During the Second World War , like Teichmüller under Erich Hüttenhain , he worked as a cryptanalyst in the encryption department of the High Command of the Wehrmacht (OKW / Chi), where, among other things, he managed to break encrypted Japanese and Polish messages . According to Wolfgang Franz , however, he could no longer follow the later changes to the Japanese system.
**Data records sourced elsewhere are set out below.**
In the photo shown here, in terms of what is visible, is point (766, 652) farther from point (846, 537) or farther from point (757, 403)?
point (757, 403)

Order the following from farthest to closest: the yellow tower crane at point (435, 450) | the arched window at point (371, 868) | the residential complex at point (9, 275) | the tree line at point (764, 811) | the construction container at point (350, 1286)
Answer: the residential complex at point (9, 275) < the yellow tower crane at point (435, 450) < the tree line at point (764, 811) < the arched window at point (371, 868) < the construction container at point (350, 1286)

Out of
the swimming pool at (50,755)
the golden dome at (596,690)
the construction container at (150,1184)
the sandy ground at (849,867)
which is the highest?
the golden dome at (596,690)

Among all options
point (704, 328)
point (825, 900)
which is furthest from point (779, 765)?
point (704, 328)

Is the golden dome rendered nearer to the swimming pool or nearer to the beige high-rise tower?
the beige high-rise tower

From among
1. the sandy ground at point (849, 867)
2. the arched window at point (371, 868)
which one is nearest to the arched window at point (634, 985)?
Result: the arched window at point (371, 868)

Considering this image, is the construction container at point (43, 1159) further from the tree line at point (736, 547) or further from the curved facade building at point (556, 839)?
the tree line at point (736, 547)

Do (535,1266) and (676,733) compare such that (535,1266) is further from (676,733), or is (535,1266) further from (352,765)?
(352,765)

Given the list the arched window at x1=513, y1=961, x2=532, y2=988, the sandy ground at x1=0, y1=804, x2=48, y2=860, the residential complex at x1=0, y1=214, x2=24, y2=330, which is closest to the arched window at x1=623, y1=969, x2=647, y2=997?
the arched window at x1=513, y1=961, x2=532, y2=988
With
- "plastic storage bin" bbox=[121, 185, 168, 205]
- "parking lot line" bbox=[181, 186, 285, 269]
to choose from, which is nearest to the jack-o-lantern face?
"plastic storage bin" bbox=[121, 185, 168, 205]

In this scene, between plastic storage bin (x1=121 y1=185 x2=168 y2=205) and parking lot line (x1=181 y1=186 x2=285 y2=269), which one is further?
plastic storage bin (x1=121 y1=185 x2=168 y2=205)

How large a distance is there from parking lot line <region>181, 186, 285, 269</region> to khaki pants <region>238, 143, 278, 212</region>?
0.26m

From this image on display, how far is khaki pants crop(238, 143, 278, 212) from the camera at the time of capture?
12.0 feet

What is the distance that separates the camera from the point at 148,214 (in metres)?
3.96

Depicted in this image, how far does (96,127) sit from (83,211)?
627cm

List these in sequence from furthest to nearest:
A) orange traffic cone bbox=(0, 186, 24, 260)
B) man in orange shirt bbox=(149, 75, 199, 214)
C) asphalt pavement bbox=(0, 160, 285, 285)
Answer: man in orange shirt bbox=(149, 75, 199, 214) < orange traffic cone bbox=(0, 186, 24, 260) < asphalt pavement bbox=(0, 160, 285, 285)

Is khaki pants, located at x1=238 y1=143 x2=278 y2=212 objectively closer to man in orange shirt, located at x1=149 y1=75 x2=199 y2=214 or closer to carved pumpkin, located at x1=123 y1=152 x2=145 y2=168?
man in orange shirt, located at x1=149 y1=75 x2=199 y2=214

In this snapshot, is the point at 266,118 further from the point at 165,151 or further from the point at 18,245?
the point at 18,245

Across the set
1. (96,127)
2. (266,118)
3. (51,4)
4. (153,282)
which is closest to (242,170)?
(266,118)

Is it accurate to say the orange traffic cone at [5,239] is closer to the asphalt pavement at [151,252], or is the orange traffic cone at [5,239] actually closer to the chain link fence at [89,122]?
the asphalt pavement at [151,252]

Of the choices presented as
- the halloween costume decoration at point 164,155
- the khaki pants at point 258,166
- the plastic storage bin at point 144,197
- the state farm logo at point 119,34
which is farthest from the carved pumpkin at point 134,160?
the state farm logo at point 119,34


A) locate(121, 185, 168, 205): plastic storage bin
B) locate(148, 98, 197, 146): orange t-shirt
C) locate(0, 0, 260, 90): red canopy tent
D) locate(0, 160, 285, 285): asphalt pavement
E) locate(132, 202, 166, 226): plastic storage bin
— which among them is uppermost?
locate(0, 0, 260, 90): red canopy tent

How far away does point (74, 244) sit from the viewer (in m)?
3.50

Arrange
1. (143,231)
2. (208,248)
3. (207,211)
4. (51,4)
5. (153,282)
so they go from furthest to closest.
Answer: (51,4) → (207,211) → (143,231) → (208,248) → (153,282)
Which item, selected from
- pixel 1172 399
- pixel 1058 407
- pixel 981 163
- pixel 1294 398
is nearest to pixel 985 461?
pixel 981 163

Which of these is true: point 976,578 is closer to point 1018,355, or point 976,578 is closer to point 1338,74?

From 1946 Weber worked as a publisher's proofreader in Hamburg and from 1951 as a teacher at the private school "Institut Dr. Brechtefeld" in Hamburg. He left a detailed manuscript (written before he was drafted in 1940) about his dispute with Hasse, which serves as an important source for the events in Göttingen at that time.

Web links

Individual evidence

  1. Math. Annalen 102 (1930) pp. 740-767.
  2. Segal: Mathematicians under the Nazi , Princeton University Press, Princeton 2003, p. 128. The anecdote is attributed to Siegel by Norbert Schappacher.
  3. According to Peter Scherk Weber was introduced to National Socialism by Teichmüller, Segal Mathematicians under the Nazis , p. 447, note 85.
  4. Segal, p. 129.
  5. ^ The Pell equation (= German Mathematics Supplements 1 ). Hirzel, Leipzig 1939.
  6. Christos Triantafyllopoulos: Professor Wolfgang Franz and OKW / Chi's mathematical research department 2014
  7. Frode Weierud and Sandy Zabell : German mathematicians and cryptology in WWII. Cryptologia, doi: 10.1080 / 01611194.2019.1600076 , p. 10.
  8. Federal Archives Berlin R 4901 / 10.091.